As for the game? It looks like some sort of fantasy wargame, and I suppose you could say it’s like that, but abstracted. What it is mostly is a really fast set-collection game where you’re building up a hand of the same type of unit, or units dedicated to the same region. One unit “leads” your party, and you use their particular power (specific to their type) in some advantageous way. There are 12 types of units, and any game uses a random selection of 6 of them.

You build up control over areas, and that’s how you score, but you also score based on the size of the “bands” of units you play. Bigger bands = more points. Control over territory = more points. That’s basically it.

The game it reminds me of most is Ticket to Ride. You’re looking for matching sets to accomplish a task, then you do the task. At some point you draw cards that have been shuffled into the deck to end the game, and when you draw the third dragon, the game instantly ends, which adds a lot of tension to the mix. The last twist is that whenever you play a band of units, any other cards you don’t use in your hand go into a face-up market, and aside from an initial spread of face-up units, that’s the only way you can pick units you know, instead of just top-decking.

It’s fast – a game is <30 minutes, but there’s a lot of fun decision-making, a lot of variety, and it seemed like a lot of different ways to win. The art was a total non-issue.

The funny thing is that both the “revamp” of Ethnos, Archeos Society, was received poorly, because it exchanged the “control areas of a map” mechanic for a “progress along a track” mechanic, and people think it’s a change for the worse. Then, within 6 months of that, they released a new version of Ethnos with all-new art – “fixing” the main problem of the OG game.
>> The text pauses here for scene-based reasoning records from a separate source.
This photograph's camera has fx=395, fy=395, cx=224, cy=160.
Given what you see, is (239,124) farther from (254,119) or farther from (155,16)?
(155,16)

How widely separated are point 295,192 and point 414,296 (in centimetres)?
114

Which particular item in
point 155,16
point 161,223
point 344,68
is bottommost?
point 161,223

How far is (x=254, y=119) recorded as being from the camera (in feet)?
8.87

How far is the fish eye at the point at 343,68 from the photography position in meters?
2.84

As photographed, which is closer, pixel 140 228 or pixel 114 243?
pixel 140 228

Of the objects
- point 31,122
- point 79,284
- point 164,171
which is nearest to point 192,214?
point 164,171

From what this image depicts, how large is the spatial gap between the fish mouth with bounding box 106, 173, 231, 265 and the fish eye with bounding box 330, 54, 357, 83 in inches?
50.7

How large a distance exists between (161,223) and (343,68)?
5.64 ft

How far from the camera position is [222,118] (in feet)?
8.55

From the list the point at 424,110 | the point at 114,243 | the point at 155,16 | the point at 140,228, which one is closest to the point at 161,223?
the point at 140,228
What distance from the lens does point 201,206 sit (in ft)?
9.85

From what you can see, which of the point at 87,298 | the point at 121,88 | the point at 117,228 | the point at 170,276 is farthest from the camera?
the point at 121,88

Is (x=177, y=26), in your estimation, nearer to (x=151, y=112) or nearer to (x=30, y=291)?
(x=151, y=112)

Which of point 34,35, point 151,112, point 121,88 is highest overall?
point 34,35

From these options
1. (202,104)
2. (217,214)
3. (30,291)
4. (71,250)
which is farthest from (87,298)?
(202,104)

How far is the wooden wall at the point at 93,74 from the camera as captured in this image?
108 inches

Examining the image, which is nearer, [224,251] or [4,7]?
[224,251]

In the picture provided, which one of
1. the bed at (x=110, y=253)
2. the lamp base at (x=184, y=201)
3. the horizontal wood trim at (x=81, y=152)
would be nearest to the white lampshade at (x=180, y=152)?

No changes to the rules. But the weird thing is that while the art is more colorful, it’s as cliche now to use anthropomorphic animals as it was to use high fantasy, the mechanics of the game are much less legible, the map is less clear, the icons are less clear, and the mapping of powers to “races” was much more intuitive in the original metaphor. So it’s wild. I’m glad to have the OG version, because it really sounds like both of the new ones messed it up.

Definitely an enjoyable game, and I think it’ll go into regular rotation in our house. The kids picked it up quickly and had a lot of fun.

We also busted out Twilight Inscription, thinking we’d play the short tutorial game, but ended up playing the whole thing. Really enjoyable, complicated roll & write. I’d been intimidated by it, because I’m not particularly familiar with the game it’s inspired by (Twilight Imperium), and it’s significantly more involved than any other roll & write I’ve played. Asymmetric races, an “event deck”, six dice of two types, relics, four boards you mark up, a ton of icons…

It’s a lot.

And yet, it’s also surprisingly simple, once you grok the basics. Each turn once you get what each board does is quick, but there’s enough stuff to do that it’s satisfying. It also felt like there are many valid ways to win, and understanding synergies and making the most of what you’ve got in the moment is… well, that’s how you win all games. 😀

Max went hard on industry, and smashed it. I’d ended up investing a lot in warfare, since my race’s special powers had some warfare-based stuff, but I ended up over-investing in it by quite a bit, and I think if I’d spent two fewer turns on warfare, and more in Expansion or Industry I’d have done a lot better. The kids held their own pretty darned well for a first stab at not only this kind of game, but the “most” of this kind of game.

It was also a lot of fun. About an hour and a half, which is crazy for a roll & write, but also, complex enough that it felt like a “complete game”, and not a watered-down or simplified version of something good.

Both games were really fun – while Ethnos will probably make it into regular rotation, I think Twilight Inscription will likely be a fairly “occasion” game, just because it’s longer, and more “brain-burny” for sure. I could see giving the solo mode a shot, for sure.